Segment Open
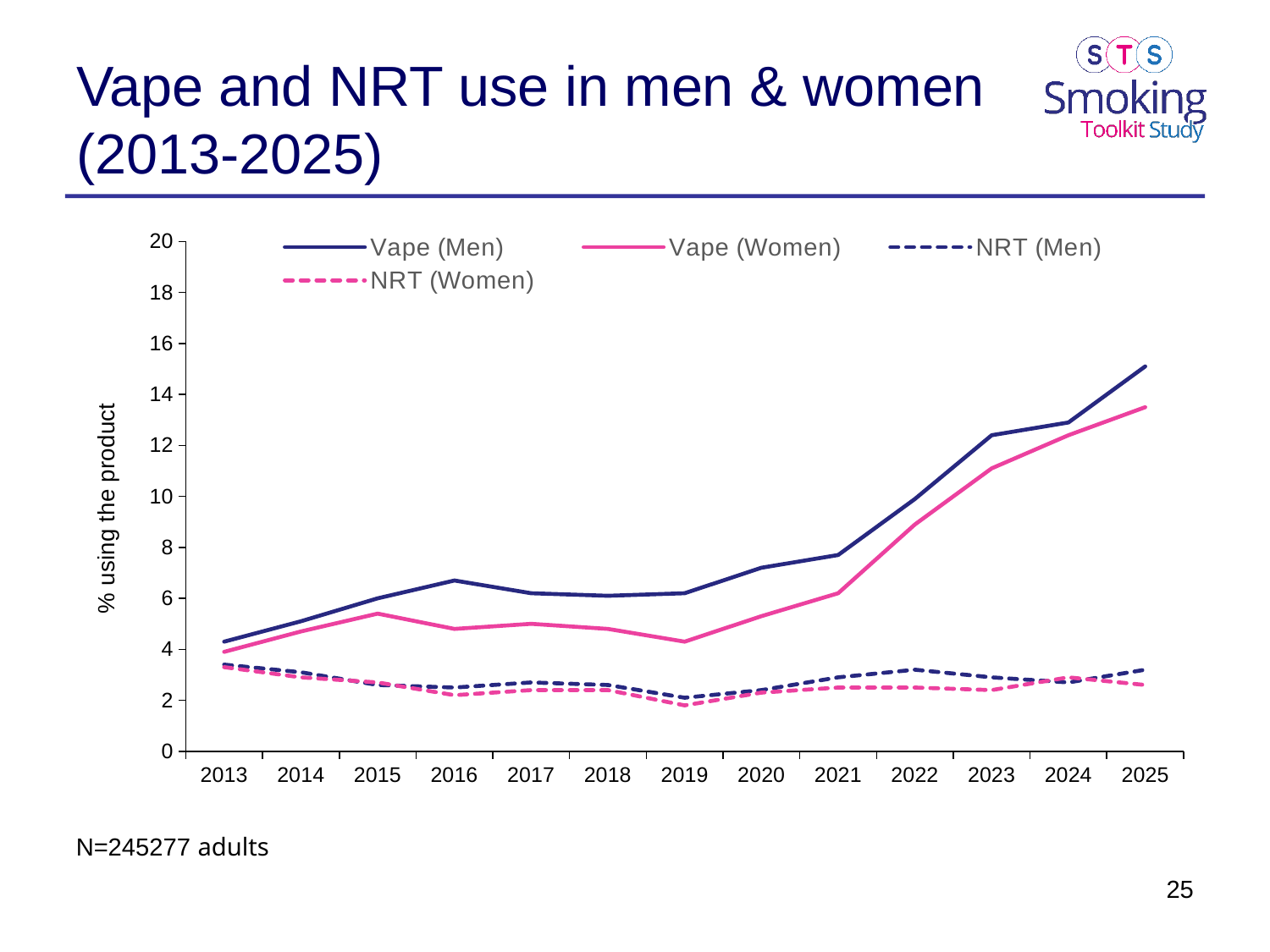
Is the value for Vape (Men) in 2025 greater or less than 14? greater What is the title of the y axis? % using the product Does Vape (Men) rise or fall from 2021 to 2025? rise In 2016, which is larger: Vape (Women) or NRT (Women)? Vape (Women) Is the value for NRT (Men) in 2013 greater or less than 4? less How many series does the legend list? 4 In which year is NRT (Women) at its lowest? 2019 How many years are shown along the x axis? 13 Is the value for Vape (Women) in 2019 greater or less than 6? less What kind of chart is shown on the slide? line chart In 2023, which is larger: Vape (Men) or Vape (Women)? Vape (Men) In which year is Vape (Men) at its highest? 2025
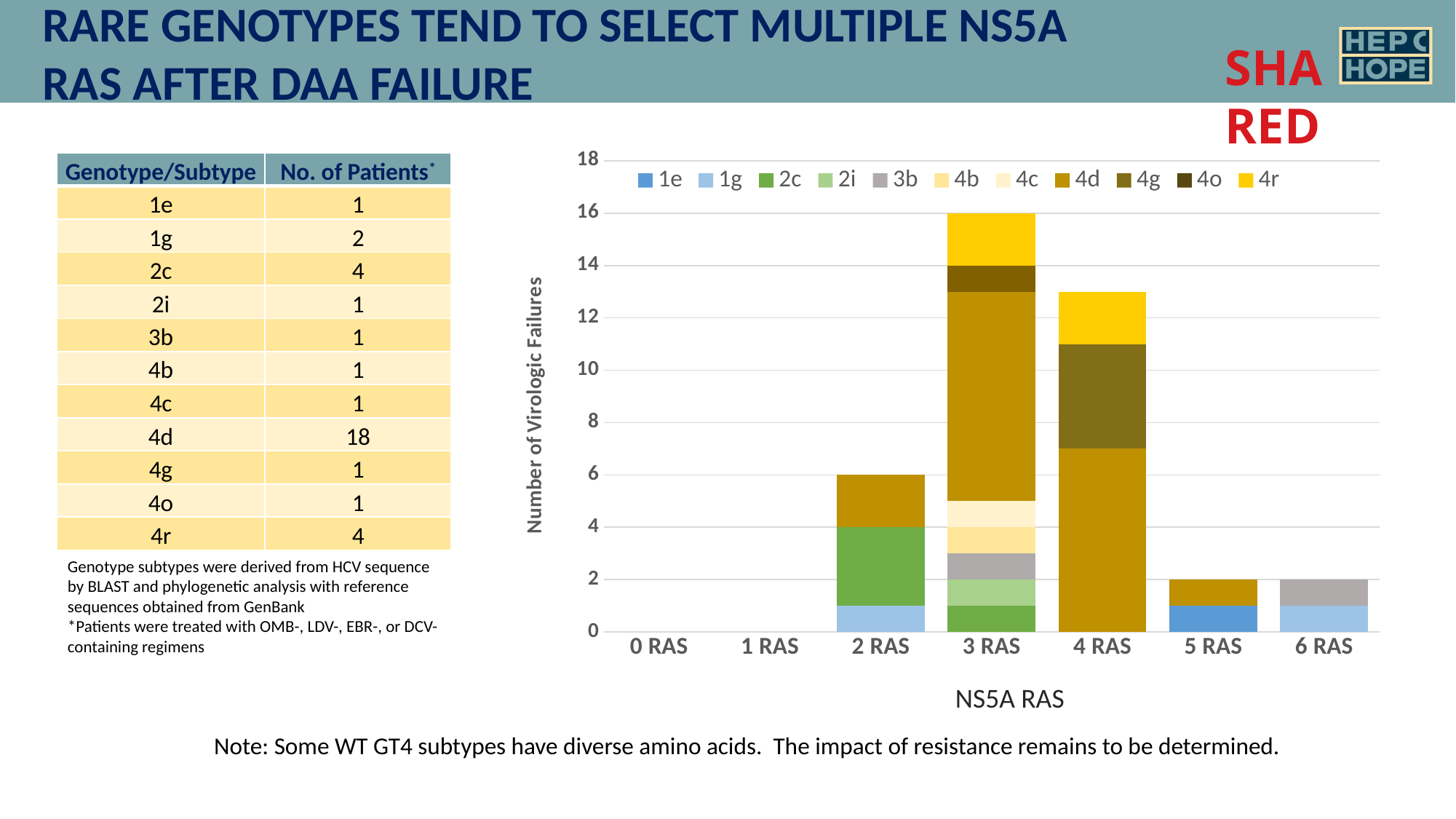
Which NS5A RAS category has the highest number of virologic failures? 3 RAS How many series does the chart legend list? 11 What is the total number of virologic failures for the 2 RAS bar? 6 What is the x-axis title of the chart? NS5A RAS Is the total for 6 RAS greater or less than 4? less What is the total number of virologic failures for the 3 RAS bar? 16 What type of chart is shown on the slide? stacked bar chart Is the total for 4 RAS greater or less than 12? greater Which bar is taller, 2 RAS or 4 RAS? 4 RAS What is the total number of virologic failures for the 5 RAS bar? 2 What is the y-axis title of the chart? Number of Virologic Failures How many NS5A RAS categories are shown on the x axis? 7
Segment Closed
Segment Open
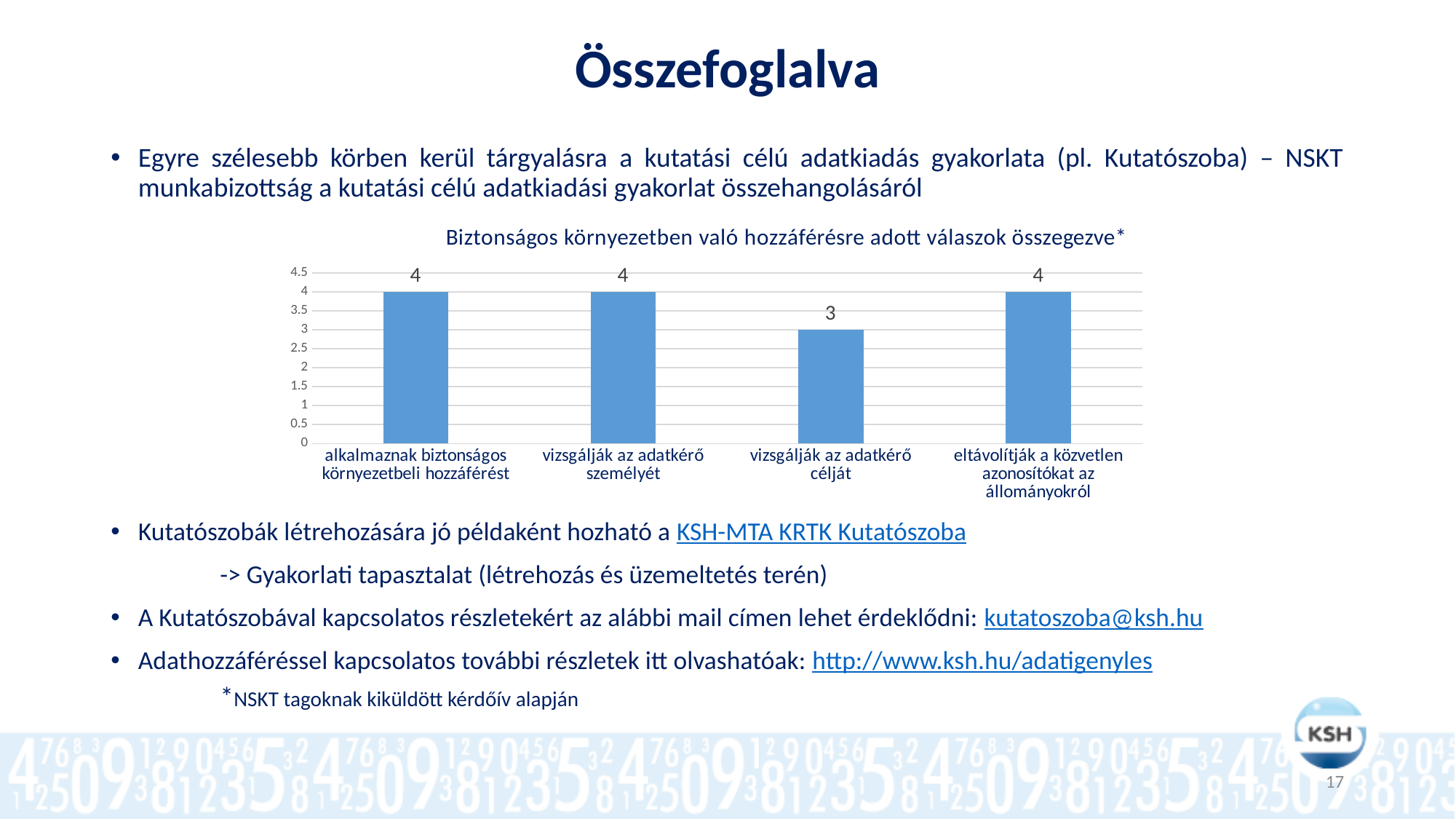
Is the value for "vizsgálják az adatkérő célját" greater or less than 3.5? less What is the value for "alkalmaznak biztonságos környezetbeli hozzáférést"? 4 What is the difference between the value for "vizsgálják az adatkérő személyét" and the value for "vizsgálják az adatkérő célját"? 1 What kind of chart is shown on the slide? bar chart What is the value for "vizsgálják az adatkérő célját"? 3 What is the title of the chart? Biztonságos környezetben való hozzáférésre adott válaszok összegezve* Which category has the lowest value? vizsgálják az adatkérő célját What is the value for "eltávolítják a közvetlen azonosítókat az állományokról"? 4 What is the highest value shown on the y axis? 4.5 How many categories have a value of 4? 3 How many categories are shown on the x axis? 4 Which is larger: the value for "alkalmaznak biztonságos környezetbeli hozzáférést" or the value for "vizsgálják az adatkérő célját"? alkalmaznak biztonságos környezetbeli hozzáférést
Segment Closed
Segment Open
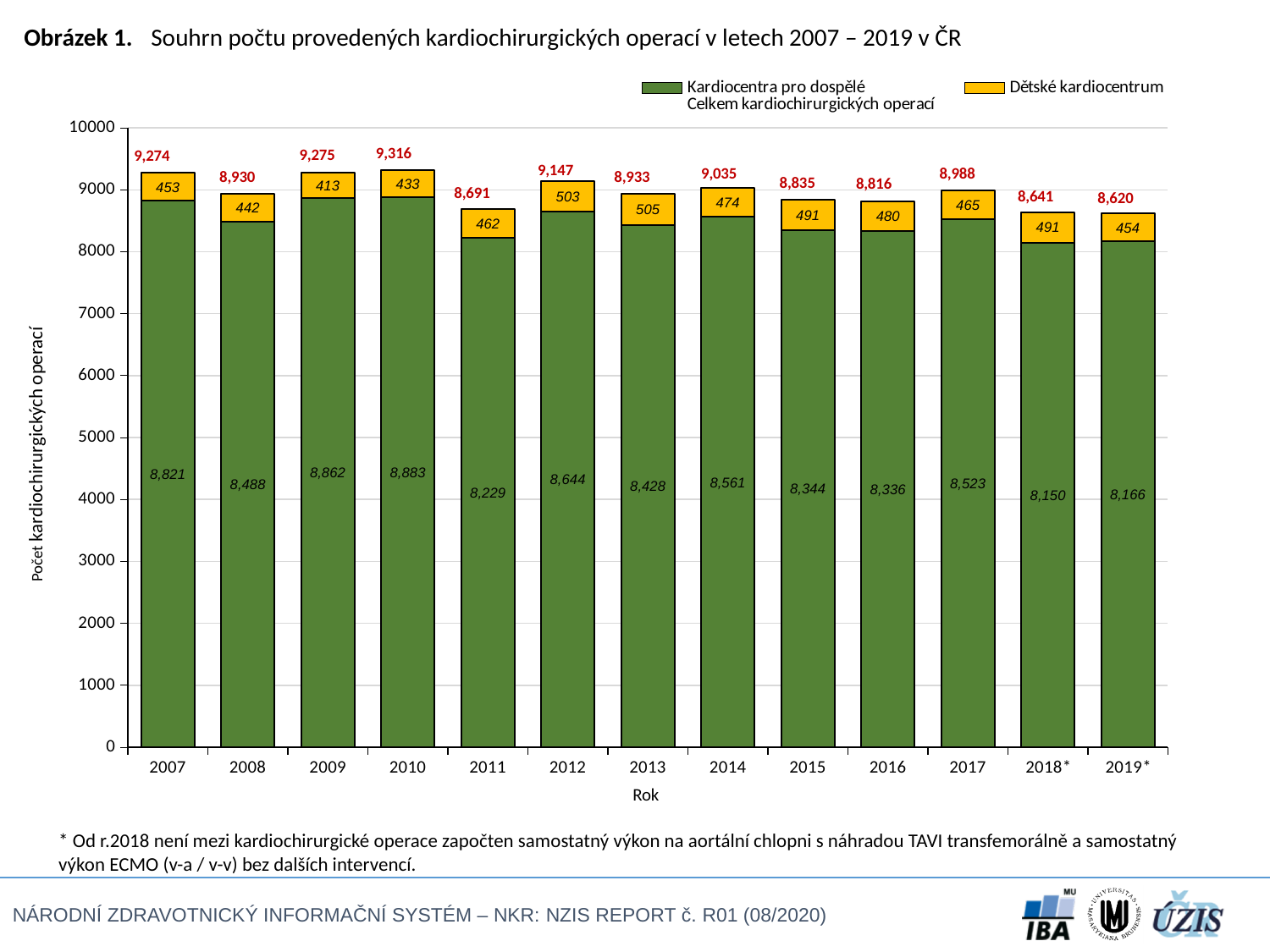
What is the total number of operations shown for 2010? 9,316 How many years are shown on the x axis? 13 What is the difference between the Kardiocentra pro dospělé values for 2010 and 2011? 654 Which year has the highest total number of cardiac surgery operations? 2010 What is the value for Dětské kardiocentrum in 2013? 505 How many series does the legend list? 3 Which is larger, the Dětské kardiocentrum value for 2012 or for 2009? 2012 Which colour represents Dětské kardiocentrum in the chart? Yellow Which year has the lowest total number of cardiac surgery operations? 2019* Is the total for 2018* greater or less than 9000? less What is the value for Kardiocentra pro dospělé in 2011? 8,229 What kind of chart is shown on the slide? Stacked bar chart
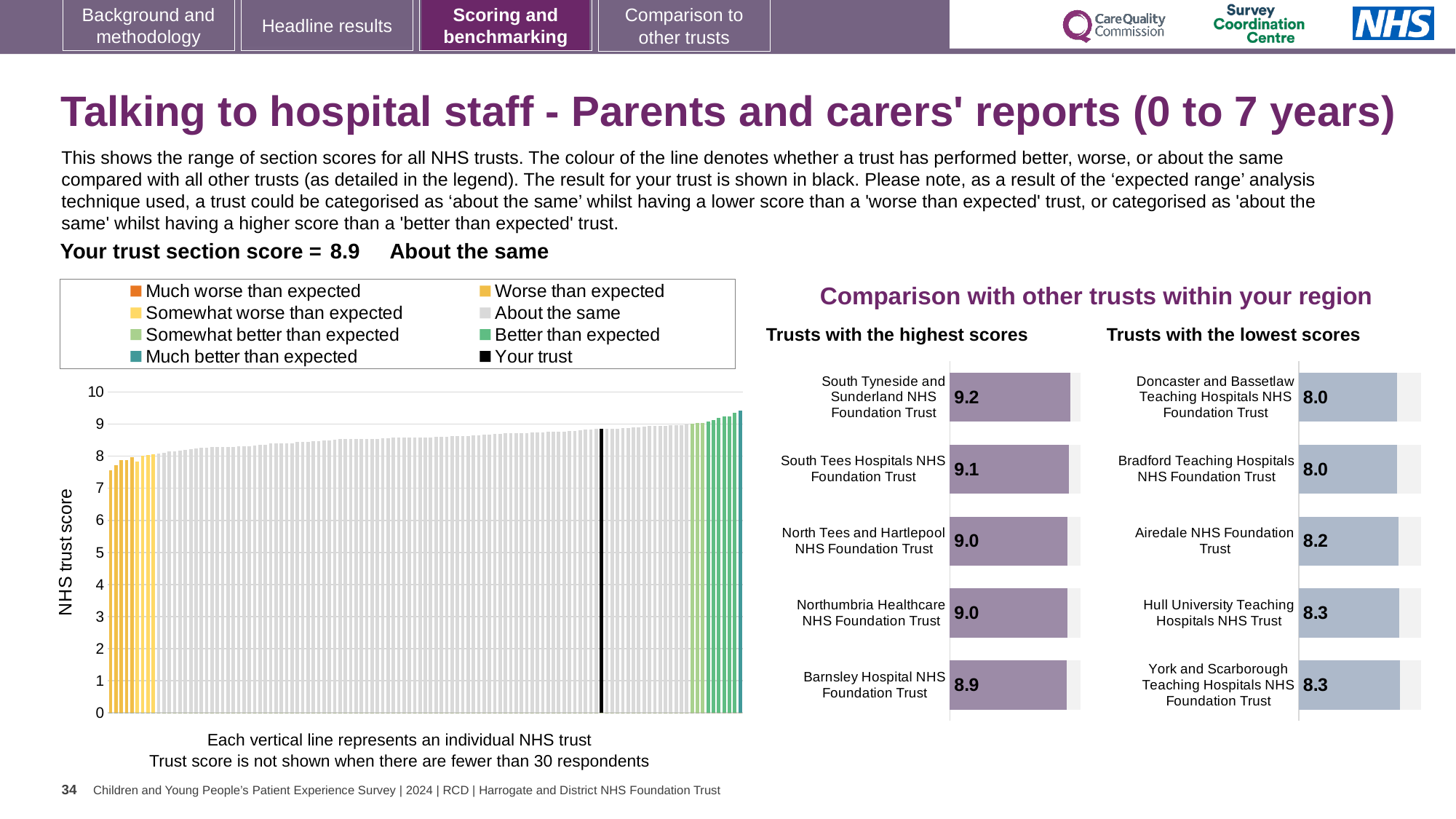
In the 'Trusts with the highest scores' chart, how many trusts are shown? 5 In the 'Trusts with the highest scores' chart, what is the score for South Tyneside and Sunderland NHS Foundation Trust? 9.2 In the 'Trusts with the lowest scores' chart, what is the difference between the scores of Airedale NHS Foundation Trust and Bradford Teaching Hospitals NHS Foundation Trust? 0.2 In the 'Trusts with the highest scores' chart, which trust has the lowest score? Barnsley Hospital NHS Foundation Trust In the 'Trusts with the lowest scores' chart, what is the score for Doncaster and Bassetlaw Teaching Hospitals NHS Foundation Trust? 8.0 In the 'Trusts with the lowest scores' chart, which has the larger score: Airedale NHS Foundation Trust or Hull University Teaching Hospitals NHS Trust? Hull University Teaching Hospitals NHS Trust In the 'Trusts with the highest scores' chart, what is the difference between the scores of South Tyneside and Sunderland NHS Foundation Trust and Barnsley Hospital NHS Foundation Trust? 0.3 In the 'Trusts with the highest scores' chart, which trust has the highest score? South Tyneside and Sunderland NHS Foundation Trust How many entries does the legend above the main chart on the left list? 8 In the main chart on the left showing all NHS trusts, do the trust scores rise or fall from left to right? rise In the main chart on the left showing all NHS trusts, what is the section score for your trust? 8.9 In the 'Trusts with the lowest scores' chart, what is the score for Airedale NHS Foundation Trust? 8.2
Segment Closed
#### [Activity]
Collect every line of the records that contains the word "year", and treat uppercase and lowercase as different.

#### [Output]
Is the value for Vape (Men) in 2025 greater or less than 14? greater What is the title of the y axis? % using the product Does Vape (Men) rise or fall from 2021 to 2025? rise In 2016, which is larger: Vape (Women) or NRT (Women)? Vape (Women) Is the value for NRT (Men) in 2013 greater or less than 4? less How many series does the legend list? 4 In which year is NRT (Women) at its lowest? 2019 How many years are shown along the x axis? 13 Is the value for Vape (Women) in 2019 greater or less than 6? less What kind of chart is shown on the slide? line chart In 2023, which is larger: Vape (Men) or Vape (Women)? Vape (Men) In which year is Vape (Men) at its highest? 2025
What is the total number of operations shown for 2010? 9,316 How many years are shown on the x axis? 13 What is the difference between the Kardiocentra pro dospělé values for 2010 and 2011? 654 Which year has the highest total number of cardiac surgery operations? 2010 What is the value for Dětské kardiocentrum in 2013? 505 How many series does the legend list? 3 Which is larger, the Dětské kardiocentrum value for 2012 or for 2009? 2012 Which colour represents Dětské kardiocentrum in the chart? Yellow Which year has the lowest total number of cardiac surgery operations? 2019* Is the total for 2018* greater or less than 9000? less What is the value for Kardiocentra pro dospělé in 2011? 8,229 What kind of chart is shown on the slide? Stacked bar chart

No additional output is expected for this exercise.